Through her work, Milenkovic hopes to drive the cost of synthesizing DNA down at least three orders of magnitude. That's still not enough, she notes, but it's progress. It's also contributing to a line of research she finds fascinating.
"It's very exciting, to be honest, to play God and encode your own information in DNA," Milenkovic says. "It gives a person a feeling of excitement to know that you're playing with a chosen molecule of nature and making it do what you want to store and encode and convey information to the future."
Cashing in -- any day now
It's not all dry dusty academic research with DNA storage. Helixworks, a company based in Ireland, is trying to make money off it already. It has a product on Amazon -- sort of.
"We launched on Amazon so you could get 512KB of digital data encoded into DNA," explains Nimesh Pinnamaneni, the company's co-founder. "It's something very small. Maybe a picture or perhaps a poem, something like that."
It's an unusual purchase, but it could be the perfect love token for the person who has everything, especially if that person is a scientist:
"I remember one customer calling us. He wanted to gift his wife -- they both are biotechnologists -- he wanted to gift his wife on their wedding anniversary. He wanted to put a message in DNA and gift her a DNA," Pinnamaneni remembers. "She would have to sequence the DNA to read the message. It's a fairly complicated way to send a love message, but maybe it's cute for biotechnologists, you know?"
But Helixworks got a bit ahead of itself posting its product on Amazon in August of 2016, before it was ready to fulfill orders. Two people purchased the company's $199 DNADrive -- a 14-carat gold capsule with a cluster of DNA inside -- before Helixworks was forced to delist its product. DNADrive is still on Amazon, but it's not purchasable.
That doesn't mean Helixworks is over, just over-eager. It's come too far to stop now. The company started at the University of Borås in Sweden, where Pinnamaneni (pictured above, left) and Sachin Chalapati (right), the company's other co-founder, were getting master's degrees in biotechnology. They raised funds for DNA storage research, continued their work once back home in Bangalore, India, and developed a proof of concept.
Casting about for additional funds brought them to the IndieBio accelerator program run by SOSV, a startup venture capital firm in San Francisco, Calif. Helixworks was selected by the program and won $50,000 in cash and the ability to work from a lab in County Cork, where it's been for the past six months. The program includes mentoring on pitching a product, which Helixworks will put to use at this year's South by Southwest festival, where it will compete in a pitch event.
While churning out golden DNA capsules might eventually be a lucrative sideline, Pinnamaneni says his company's future is in the compact home and office DNA printers it's developing now. He wants to make DNA storage easy and affordable enough for anyone to use.
"We figured out you need to have something that works like a cartridge in a printer," Pinnamaneni explains. "You just have four colors, and these four colors can combine to form any color possible, right? That's how your ink printer works. We figured out we need to have something like that in our system. We designed a cartridge of 32 reagents that can be combined to form any DNA sequence possible."
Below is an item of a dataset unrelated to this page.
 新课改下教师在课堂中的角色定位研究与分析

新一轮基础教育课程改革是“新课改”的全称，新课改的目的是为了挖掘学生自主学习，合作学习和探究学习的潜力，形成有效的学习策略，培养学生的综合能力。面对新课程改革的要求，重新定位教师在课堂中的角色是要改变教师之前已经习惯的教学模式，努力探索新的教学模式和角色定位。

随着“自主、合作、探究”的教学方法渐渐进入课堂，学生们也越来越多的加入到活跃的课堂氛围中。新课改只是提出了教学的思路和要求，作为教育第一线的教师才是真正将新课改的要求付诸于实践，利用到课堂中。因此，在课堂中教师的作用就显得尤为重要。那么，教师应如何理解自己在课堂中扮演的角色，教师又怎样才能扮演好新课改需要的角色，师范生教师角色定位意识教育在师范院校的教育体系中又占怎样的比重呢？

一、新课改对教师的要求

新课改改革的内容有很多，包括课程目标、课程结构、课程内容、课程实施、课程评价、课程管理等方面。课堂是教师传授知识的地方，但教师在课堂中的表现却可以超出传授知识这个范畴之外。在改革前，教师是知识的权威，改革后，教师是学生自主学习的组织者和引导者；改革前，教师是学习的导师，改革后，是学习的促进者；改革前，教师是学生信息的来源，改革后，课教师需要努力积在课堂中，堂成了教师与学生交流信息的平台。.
While other labs are paying around $30,000 each time they need to have DNA synthesized, an operation that takes weeks to accomplish, Pinnamaneni says his invention can bring the cost and time down dramatically. Helixworks is working with Opentrons, a company that makes automated lab equipment, to create the printer. That's what it will pitch at SXSW.
"What we will be demonstrating on the expo floor is DNA writing right before your eyes," Pinnamaneni says.
The company won't be taking any orders yet. And that's good, because that romantic biotechnologist is still waiting for his anniversary gift.